Exploratory Analysis of the Nobel Laureates Dataset

September 18, 2018

This is fun project on data analysis I did a few years ago on data on Nobel Laureates I found in

The data had 969 entries giving information on the year of award, category, motivation, prize share, full name, birth date, birth city, birth country, organization country, death date and death country, among others. Some questions:

  • What are the categories?
  • What is the distribution of sex among the laureates?
  • What is the distribution of awards by country?
  • Around what age do nobel laureates get awarded?

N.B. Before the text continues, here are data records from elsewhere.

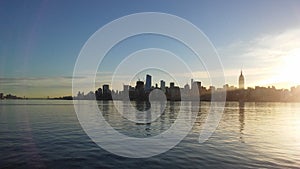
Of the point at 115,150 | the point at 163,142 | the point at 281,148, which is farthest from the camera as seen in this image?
the point at 163,142

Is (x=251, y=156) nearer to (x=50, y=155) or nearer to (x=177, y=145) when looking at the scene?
(x=177, y=145)

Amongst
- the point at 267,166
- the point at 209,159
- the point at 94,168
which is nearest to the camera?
the point at 94,168

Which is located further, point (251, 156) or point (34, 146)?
point (34, 146)

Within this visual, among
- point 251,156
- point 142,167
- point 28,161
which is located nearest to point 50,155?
point 28,161

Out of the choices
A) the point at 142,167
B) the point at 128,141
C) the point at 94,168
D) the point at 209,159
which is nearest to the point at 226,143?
the point at 209,159

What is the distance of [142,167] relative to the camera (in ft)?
92.6

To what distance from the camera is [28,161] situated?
29828 millimetres

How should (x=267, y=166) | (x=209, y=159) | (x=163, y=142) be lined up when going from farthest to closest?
(x=163, y=142), (x=209, y=159), (x=267, y=166)

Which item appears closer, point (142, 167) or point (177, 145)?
point (142, 167)

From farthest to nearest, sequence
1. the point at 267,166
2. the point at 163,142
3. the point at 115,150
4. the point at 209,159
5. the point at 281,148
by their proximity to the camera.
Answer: the point at 163,142
the point at 281,148
the point at 115,150
the point at 209,159
the point at 267,166

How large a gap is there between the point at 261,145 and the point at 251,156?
9.60m

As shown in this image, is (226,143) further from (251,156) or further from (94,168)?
(94,168)

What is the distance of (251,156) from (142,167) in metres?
14.9

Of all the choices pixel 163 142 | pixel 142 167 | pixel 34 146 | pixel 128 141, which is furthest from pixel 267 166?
pixel 34 146
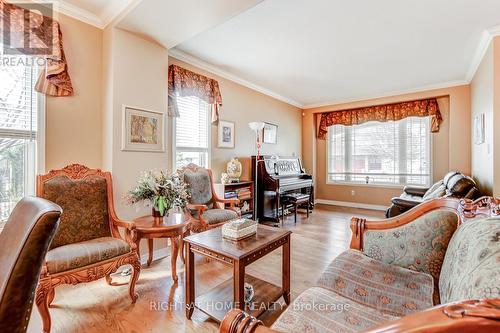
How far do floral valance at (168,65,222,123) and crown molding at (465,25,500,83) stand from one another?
3.41 m

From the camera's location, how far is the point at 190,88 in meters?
3.30

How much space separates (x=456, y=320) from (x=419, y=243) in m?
1.32

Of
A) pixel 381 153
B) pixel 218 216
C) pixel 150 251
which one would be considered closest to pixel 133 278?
pixel 150 251

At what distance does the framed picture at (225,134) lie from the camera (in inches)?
152

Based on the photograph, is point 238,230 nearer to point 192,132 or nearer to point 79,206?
point 79,206

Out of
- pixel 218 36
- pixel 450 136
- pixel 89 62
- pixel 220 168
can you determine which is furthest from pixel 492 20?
pixel 89 62

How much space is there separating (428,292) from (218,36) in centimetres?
301

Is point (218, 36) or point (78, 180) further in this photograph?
point (218, 36)

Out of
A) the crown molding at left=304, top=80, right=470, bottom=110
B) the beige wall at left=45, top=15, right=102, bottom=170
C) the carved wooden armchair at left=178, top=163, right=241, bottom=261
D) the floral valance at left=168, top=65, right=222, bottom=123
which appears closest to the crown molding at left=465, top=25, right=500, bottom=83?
the crown molding at left=304, top=80, right=470, bottom=110

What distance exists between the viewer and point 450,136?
14.4ft

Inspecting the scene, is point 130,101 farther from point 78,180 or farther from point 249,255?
point 249,255

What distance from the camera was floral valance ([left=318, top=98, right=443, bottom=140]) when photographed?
4633 mm

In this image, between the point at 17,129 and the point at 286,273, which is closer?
the point at 286,273

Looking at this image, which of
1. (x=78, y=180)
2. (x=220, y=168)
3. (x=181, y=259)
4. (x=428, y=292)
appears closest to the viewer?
(x=428, y=292)
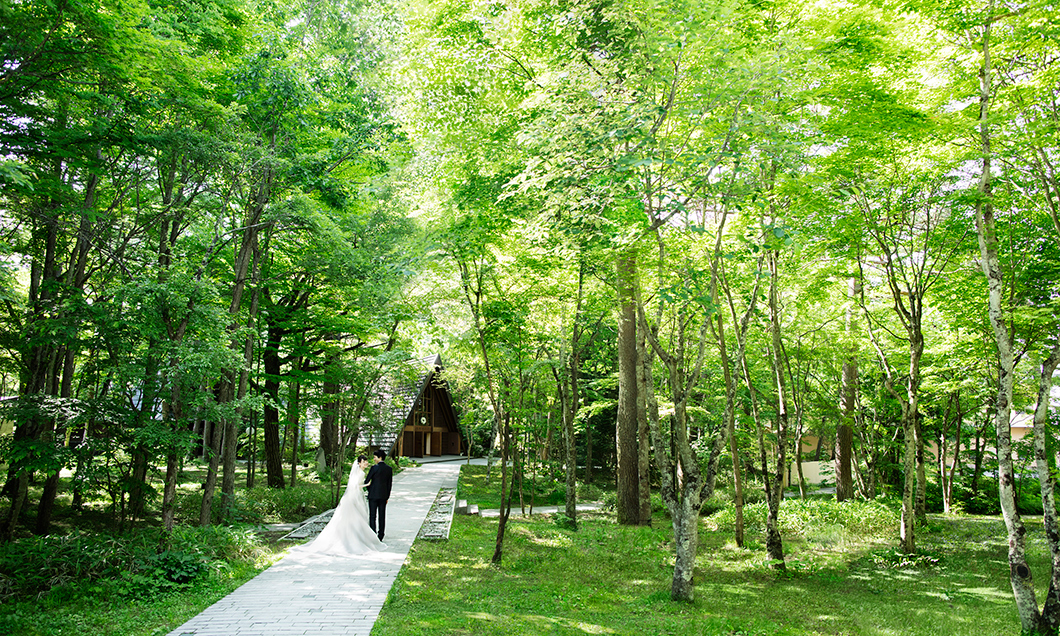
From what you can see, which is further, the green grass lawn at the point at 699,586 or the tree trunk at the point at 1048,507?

I obtained the following plots using seaborn and matplotlib.

There are six categories with the most awards given in medicine. category

If you’re a man, there’s a high chance you are a nobel laureate. sex

Most of the Nobel laureates are from the US. countries

Update: This plot excludes numbers from Literature Nobel laureates since the data does not include their organization countries. By comparison, here is a plot of Nobel laureates by country of birth (top 25 only):


The US dominates in all categories. catdistcountry

Update: The categories above does not include “Literature”, which is weird. After looking at the pandas DataFrame I created, I found that there are missing values under “Organization Country” for “Literature” as category. I have no idea why, but maybe this is because of some political reasons. It is probably better to look at “Birth Country” instead of “Organization Country”.

Here is the plot of all countries that bore Nobel laureates in all categories, however. birthbycountryallcat

Most of the Nobel laureates are aged around 60 years old. age

And finally, since I am a chemist, I decided to look at the most frequently used words in the motivations for awarding the Nobel in Chemistry. The wordcloud below shows this. wordcloudnobelchem

In conclusion, one has a high chance of getting a Nobel Prize if one is a male, works in medicine, around 60 years old, and resides in the United States.